[Start of section]

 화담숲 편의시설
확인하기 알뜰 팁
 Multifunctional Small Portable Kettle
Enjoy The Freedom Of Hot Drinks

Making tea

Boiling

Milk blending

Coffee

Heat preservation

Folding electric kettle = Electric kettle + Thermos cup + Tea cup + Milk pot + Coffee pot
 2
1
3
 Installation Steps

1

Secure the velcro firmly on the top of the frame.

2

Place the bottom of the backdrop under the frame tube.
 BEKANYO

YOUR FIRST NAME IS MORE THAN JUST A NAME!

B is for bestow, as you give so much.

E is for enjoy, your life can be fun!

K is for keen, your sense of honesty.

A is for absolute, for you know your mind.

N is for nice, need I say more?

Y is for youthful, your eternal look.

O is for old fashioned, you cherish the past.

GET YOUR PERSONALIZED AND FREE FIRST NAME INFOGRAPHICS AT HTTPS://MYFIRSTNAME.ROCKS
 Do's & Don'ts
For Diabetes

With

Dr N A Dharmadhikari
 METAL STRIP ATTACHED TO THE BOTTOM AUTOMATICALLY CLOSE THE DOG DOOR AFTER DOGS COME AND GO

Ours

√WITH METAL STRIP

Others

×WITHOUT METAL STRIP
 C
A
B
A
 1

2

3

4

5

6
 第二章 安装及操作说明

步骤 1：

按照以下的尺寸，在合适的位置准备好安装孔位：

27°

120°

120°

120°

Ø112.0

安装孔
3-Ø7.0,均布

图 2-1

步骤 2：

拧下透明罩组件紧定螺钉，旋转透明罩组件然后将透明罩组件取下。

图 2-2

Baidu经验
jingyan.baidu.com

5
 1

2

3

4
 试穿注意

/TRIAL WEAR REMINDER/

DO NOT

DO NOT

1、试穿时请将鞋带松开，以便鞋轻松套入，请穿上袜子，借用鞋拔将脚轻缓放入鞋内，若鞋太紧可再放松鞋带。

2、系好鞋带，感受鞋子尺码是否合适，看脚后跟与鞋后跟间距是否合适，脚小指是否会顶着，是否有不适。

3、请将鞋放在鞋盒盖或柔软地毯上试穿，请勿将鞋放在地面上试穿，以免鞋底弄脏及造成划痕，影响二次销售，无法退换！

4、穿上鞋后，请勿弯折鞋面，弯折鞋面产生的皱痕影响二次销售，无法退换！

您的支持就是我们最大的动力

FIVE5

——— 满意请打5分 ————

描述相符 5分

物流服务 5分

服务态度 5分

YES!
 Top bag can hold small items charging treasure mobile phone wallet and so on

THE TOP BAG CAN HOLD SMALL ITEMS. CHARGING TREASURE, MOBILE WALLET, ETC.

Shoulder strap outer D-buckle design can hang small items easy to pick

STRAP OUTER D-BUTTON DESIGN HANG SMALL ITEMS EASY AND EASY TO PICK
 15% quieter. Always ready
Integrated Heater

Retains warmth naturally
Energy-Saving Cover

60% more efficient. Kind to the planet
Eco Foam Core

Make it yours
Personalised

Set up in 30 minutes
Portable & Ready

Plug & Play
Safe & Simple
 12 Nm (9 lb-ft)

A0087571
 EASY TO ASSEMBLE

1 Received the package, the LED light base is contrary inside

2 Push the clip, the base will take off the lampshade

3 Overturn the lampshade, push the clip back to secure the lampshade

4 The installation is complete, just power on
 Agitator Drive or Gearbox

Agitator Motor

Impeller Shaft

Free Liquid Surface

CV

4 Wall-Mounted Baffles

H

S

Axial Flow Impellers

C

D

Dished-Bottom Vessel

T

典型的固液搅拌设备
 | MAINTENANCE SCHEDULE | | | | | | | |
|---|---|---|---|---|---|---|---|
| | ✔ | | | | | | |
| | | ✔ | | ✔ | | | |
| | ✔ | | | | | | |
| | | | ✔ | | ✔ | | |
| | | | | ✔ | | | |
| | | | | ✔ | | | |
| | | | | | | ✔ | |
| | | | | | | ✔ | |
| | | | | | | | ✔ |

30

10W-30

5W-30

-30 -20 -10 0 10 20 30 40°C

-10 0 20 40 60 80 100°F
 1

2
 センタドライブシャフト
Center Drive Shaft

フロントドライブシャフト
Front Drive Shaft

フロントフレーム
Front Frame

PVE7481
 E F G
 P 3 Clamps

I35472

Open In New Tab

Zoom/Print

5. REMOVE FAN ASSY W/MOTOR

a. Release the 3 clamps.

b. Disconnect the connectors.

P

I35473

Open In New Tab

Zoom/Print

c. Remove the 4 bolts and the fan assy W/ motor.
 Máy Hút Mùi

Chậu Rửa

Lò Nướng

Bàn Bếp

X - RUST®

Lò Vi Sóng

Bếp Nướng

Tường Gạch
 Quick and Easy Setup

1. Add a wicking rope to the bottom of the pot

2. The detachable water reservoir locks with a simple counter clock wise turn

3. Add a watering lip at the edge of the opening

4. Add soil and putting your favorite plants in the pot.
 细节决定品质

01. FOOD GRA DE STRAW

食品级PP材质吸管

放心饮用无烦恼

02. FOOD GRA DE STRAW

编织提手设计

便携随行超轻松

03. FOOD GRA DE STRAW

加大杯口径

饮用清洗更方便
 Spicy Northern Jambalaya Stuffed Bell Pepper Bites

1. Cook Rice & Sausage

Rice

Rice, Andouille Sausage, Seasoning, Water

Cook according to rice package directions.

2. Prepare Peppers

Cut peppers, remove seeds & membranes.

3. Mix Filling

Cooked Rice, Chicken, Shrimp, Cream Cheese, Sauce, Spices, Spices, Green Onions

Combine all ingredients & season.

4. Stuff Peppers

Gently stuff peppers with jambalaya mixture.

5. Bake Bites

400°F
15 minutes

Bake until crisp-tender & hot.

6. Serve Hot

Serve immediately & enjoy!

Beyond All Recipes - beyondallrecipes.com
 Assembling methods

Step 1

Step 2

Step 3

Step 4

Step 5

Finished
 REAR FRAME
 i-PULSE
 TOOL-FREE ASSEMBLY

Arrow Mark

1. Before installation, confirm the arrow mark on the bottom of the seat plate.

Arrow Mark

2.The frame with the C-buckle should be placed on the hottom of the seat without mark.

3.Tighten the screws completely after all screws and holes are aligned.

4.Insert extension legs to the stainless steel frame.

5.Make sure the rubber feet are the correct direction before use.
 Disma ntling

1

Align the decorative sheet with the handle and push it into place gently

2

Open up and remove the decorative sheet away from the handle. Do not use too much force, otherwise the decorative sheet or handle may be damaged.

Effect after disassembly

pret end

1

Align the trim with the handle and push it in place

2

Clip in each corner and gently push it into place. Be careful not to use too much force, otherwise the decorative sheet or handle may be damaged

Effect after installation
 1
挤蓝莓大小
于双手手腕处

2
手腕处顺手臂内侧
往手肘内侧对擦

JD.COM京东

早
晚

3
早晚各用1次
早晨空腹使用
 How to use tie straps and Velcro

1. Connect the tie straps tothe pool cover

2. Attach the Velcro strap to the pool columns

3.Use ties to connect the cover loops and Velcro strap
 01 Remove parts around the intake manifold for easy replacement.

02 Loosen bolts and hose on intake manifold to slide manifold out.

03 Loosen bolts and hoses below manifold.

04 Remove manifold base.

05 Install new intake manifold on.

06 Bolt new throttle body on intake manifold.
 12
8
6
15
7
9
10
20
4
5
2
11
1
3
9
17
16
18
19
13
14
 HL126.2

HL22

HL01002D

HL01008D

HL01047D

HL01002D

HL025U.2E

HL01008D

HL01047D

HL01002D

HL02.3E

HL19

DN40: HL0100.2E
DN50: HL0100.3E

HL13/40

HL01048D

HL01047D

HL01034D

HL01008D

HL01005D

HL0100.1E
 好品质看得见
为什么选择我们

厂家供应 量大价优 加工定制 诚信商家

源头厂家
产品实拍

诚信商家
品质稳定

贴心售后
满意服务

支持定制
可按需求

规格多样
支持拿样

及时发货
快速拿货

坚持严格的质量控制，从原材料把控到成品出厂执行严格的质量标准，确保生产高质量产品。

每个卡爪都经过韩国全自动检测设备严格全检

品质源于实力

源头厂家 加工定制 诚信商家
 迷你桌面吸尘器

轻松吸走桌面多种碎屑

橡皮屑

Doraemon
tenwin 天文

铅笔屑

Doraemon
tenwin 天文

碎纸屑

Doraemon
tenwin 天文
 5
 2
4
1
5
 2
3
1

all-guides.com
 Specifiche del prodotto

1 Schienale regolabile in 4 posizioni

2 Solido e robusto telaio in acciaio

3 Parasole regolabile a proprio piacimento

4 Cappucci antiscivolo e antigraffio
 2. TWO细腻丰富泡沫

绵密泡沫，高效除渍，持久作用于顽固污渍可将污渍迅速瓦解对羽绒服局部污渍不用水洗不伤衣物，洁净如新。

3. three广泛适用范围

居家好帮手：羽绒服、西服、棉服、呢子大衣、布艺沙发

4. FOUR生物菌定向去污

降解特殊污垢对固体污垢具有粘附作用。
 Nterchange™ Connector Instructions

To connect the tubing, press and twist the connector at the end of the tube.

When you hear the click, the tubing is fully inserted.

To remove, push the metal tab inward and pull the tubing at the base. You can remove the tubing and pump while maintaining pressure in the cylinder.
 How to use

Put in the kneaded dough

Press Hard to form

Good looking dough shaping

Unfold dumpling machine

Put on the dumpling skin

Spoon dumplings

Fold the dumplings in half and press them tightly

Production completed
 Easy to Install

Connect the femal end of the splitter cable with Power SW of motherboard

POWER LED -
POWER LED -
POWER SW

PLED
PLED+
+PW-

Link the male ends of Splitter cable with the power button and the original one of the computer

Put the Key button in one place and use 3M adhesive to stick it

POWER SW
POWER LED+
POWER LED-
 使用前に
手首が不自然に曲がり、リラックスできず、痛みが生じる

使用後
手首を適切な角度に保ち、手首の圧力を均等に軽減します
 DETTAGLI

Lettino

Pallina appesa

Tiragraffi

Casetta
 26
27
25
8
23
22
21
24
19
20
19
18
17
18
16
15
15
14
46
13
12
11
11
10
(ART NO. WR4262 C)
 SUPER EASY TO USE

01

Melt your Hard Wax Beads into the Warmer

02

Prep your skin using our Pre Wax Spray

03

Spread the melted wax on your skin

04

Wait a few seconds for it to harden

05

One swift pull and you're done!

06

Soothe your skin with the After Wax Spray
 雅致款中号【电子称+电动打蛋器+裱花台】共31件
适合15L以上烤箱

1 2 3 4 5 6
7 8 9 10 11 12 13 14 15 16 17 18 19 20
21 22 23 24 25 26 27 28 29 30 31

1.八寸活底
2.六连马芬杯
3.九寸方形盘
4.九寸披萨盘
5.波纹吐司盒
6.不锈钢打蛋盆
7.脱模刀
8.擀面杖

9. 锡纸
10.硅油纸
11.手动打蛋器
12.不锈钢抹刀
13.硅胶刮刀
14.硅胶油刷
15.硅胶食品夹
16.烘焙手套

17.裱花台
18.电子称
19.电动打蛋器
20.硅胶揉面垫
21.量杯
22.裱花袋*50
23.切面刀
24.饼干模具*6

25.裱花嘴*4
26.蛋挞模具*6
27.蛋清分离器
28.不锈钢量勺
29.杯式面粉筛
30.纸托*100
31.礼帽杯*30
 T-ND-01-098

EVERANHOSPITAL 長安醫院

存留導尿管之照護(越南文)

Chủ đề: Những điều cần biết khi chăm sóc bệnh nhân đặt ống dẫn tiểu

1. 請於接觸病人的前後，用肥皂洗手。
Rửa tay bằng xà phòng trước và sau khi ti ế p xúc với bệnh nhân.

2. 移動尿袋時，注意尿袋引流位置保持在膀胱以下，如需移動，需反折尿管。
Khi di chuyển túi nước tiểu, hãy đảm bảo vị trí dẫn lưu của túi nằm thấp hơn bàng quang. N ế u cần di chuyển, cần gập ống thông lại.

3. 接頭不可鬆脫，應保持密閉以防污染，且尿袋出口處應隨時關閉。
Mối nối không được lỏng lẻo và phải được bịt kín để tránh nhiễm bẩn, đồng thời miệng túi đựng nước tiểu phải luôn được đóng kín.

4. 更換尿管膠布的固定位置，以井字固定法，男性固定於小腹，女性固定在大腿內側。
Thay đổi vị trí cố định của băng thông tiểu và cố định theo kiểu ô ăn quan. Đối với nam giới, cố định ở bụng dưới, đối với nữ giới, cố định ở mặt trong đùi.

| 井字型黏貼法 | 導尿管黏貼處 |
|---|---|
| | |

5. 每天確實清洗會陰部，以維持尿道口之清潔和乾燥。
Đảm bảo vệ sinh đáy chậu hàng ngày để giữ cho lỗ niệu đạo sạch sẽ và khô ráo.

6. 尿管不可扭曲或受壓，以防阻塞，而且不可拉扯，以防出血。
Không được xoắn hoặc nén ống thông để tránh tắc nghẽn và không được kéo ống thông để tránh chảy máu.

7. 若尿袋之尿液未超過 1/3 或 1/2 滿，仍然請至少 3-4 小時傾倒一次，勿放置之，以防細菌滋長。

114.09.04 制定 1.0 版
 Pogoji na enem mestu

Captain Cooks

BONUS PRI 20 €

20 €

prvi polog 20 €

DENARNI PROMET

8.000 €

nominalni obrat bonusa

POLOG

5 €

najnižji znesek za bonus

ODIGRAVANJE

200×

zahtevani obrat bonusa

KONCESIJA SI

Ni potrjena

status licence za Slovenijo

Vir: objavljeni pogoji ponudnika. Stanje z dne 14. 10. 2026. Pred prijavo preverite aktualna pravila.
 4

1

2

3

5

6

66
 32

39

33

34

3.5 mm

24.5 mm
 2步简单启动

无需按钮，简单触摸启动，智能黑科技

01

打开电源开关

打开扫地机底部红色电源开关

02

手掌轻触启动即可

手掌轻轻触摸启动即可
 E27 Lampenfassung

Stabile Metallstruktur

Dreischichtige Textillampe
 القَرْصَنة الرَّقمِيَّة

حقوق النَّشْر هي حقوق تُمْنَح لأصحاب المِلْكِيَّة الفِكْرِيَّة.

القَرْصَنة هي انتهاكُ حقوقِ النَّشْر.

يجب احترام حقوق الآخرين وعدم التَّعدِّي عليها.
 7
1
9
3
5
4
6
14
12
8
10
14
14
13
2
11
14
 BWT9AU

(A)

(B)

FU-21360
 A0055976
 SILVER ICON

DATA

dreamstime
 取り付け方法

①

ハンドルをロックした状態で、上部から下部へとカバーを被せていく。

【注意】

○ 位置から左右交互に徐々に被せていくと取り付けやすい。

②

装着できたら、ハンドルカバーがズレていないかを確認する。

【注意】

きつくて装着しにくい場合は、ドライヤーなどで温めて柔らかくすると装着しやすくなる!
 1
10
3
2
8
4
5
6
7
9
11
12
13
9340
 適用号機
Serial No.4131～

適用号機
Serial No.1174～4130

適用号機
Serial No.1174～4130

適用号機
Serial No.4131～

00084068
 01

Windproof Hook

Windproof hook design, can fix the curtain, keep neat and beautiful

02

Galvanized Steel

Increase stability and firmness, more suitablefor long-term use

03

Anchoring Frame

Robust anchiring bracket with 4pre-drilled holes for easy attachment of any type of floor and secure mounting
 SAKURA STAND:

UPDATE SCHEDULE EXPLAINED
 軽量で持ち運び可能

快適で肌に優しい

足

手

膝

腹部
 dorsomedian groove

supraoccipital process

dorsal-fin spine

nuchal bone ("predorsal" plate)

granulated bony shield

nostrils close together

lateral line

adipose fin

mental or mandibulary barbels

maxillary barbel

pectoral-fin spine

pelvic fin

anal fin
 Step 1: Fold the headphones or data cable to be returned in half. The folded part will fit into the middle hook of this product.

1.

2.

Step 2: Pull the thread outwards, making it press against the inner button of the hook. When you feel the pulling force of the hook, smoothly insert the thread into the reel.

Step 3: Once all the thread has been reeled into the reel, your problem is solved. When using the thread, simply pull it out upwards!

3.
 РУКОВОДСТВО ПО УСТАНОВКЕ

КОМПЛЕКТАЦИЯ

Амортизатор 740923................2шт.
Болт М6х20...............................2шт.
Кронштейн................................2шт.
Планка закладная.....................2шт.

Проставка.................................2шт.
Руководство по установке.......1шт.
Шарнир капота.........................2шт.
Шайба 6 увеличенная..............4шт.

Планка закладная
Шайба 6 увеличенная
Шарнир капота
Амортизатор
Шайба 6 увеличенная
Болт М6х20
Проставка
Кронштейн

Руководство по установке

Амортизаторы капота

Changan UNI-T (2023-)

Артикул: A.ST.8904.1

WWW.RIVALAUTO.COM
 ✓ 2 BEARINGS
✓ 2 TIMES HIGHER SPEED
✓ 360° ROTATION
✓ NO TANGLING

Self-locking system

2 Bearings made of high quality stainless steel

[End of section]

What to do -> Reply with the number of lines in the entries that hold the word "Milk", and add no other words.

Solved exercise -> 2